“What else did he go to school for?” asked my father; and observing a certain dismay in the face of his female audience, and a certain surprise in that of his male, he rose and stood on the hearth, with one hand in his waistcoat, as was his wont when about to philosophise in more detail than was usual to him.

“Mr Squills,” said he, “you have had great experience in families.”

“As good a practice as any in the county,” said Mr Squills proudly: “more than I can manage. I shall advertise for a partner.”

“And,” resumed my father, “you must have observed almost invariably that, in every family, there is what father, mother, uncle and aunt, pronounce to be one wonderful child.”

“One at least,” said Mr Squills, smiling.

“It is easy,” continued my father, “to say this is parental partiality,—but it is not so. Examine that child as a stranger, and it will startle yourself. You stand amazed at its eager curiosity, its quick comprehension, its ready wit, its delicate perception. Often, too, you will find some faculty strikingly developed; the child will have a turn for mechanics, perhaps, and make you a model of a steamboat,—or it will have an ear tuned to verse, and will write you a poem like that it has got by heart from ‘The Speaker,’—or it will take to botany, (like Pisistratus) with the old maid its aunt,—or it will play a march on its sister’s pianoforte. In short, even you, Squills, will declare that it is really a wonderful child.”

“Upon my word,” said Mr Squills thoughtfully, “there’s a great deal of truth in what you say; little Tom Dobbs is a wonderful child—so is Frank Steppington—and as for Johnny Styles, I must bring him here for you to hear him prattle on Natural History, and see how well he handles his pretty little microscope.”

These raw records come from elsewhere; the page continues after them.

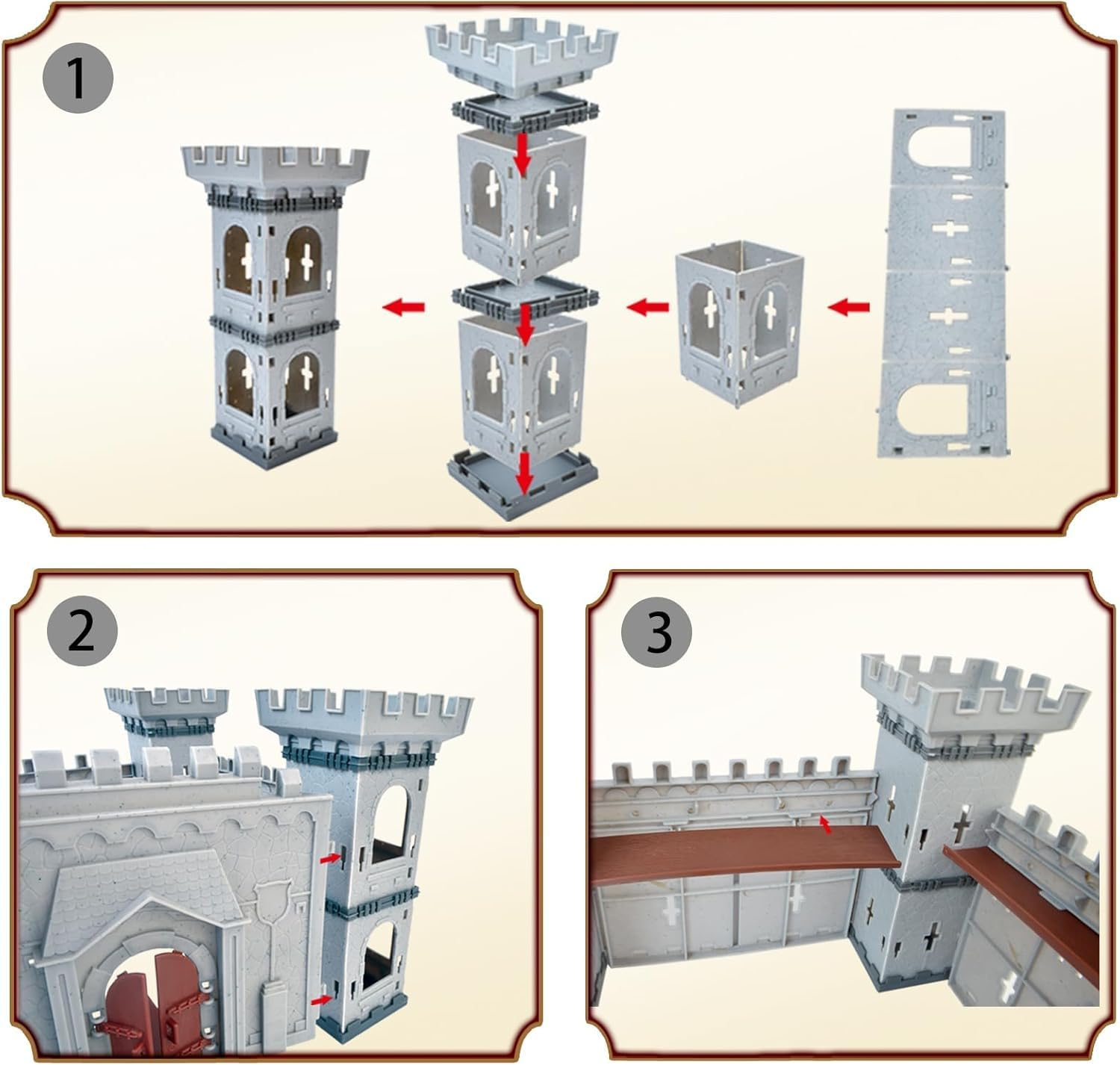 1

2

3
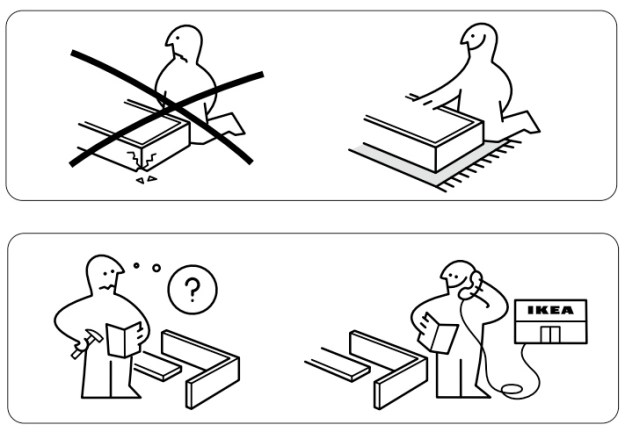 ?

IKEA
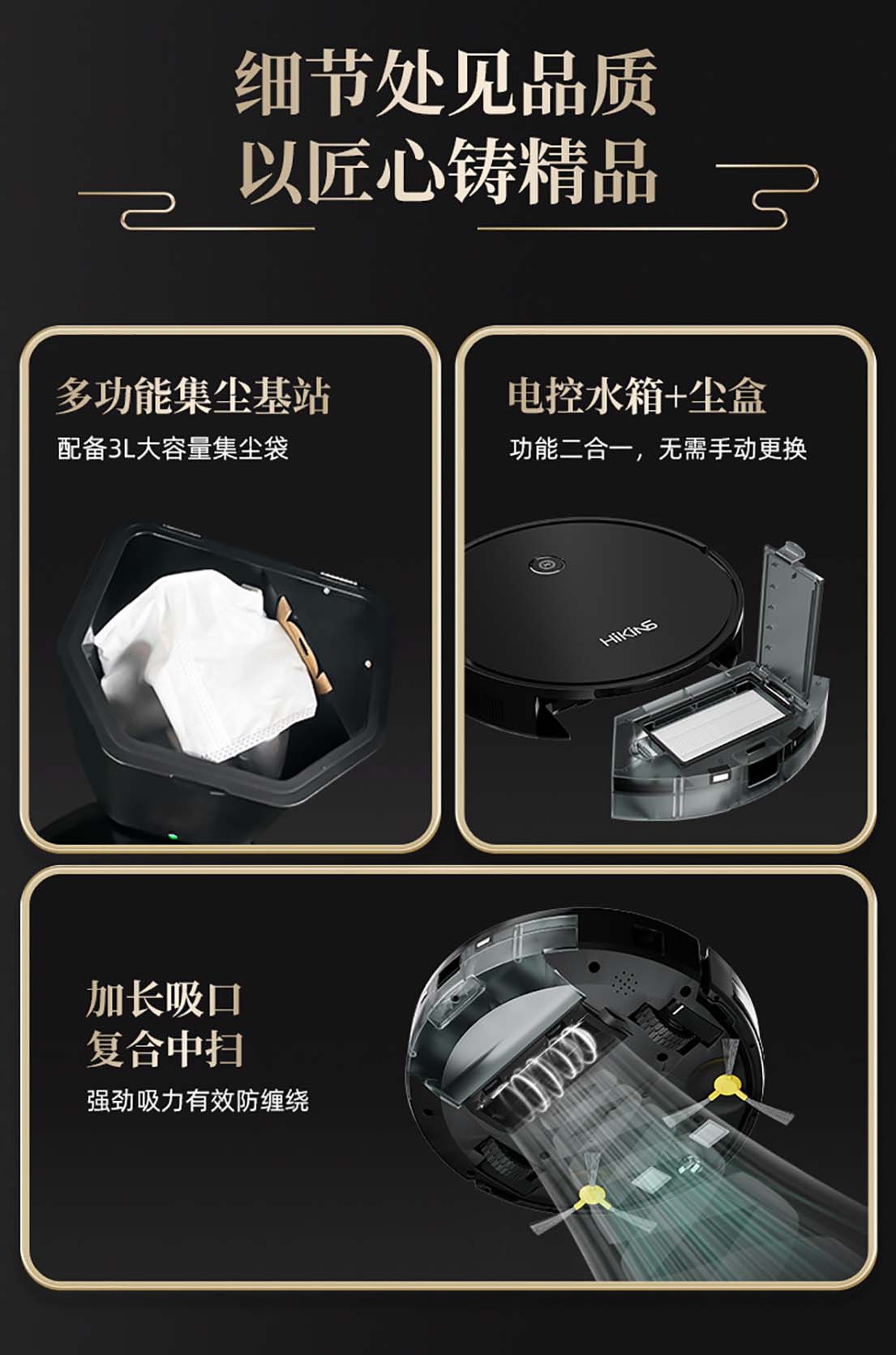 细节处见品质
以匠心铸精品

多功能集尘基站
配备3L大容量集尘袋

电控水箱+尘盒
功能二合一，无需手动更换

HIKING

加长吸口
复合中扫
强劲吸力有效防缠绕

“Heaven forbid!” said my father. “And now let me proceed. These thaumata or wonders last till when, Mr Squills?—last till the boy goes to school, and then, somehow or other, the thaumata vanish into thin air, like ghosts at the cockcrow. A year after the prodigy has been at the academy, father and mother, uncle and aunt, plague you no more with his doings and sayings; the extraordinary infant has become a very ordinary little boy. Is it not so, Mr Squills?”

“Indeed you are right, sir. How did you come to be so observant; you never seem to—”

“Hush!” interrupted my father; and then, looking fondly at my mother’s anxious face, he said, soothingly—“be comforted: this is wisely ordained—and it is for the best.”